# Time-series synthetic data 
### A generation and evaluation example with **Clearbox Engine**

This notebook walks you through the time-series synthetic data generation and evaluation process with **Clearbox Engine**.

You can run this notebook on Google Colab or on your local machine.<br> 
In the second case, we highly recommend to create a dedicated virtual environment.

<div class="alert alert-secondary">
To run this notebook, make sure you change the runtime to <strong>GPU</strong><br>
<hr>
<strong>Runtime</strong> --> <strong>Change Runtime Type</strong> <br>
and set <strong>Hardware Accelerator</strong> to "<strong>GPU</strong>"
</div>

In [None]:
# Install the library and its dependencies

%pip install clearbox-synthetic-kit

In [73]:
# Import necessary dependencies
import os
import numpy as np
import pandas as pd
import matplotlib.pyplot as plt
from tqdm import tqdm
from clearbox_synthetic.utils import Dataset

#from clearbox_synthetic.generation import TimeSeriesEngine
from clearbox_preprocessor import Preprocessor

## 0. Data import and preparation

In [74]:

train_dataset = Dataset.from_csv('./data/daily_delhi_climate/DailyDelhiClimateTrain.csv')

### Data pre-processing
Datasets are pre-processd with the **Preprocessor** class, which prepares data for the subsequent steps.

In [75]:
# Adding a time index column with year and month, as "yyyymm"
train_dataset.data['id'] =train_dataset.data['date'].apply(lambda x: ''.join(x.split('-')[0:2]))

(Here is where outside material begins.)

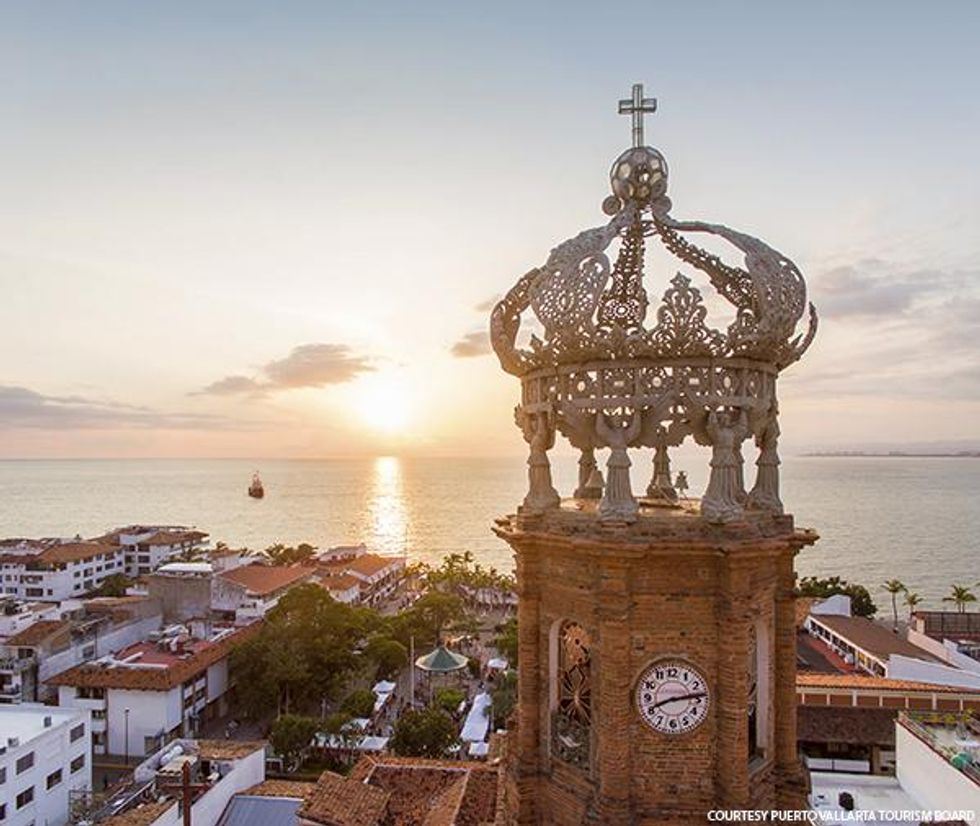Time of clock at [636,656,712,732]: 8:13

## 1. Synhetic Data Generation

In [77]:
# Initializing the time series generator

engine = TimeSeriesEngine(
    dataset = train_dataset,
    layers_size=[40],
    time_id='id',
)

import jax.numpy as jnp

def count_parameters(params_dict):
    total_count = 0
    for key, value in params_dict.items():
        if isinstance(value, dict):  # If the value is another dictionary, recurse
            total_count += count_parameters(value)
        elif isinstance(value, jnp.ndarray):  # If the value is an array, count parameters
            total_count += value.size
    return total_count

# Count the total number of parameters

total_params = count_parameters(engine.params['encoder'])
print("Number of parameters (encoder):", total_params)
total_params = count_parameters(engine.params['decoder'])
print("Number of parameters (decoder):", total_params)

Number of parameters (encoder): 26996
Number of parameters (decoder): 25200


In [78]:
engine.fit(train_dataset, epochs=1000, learning_rate=0.00001)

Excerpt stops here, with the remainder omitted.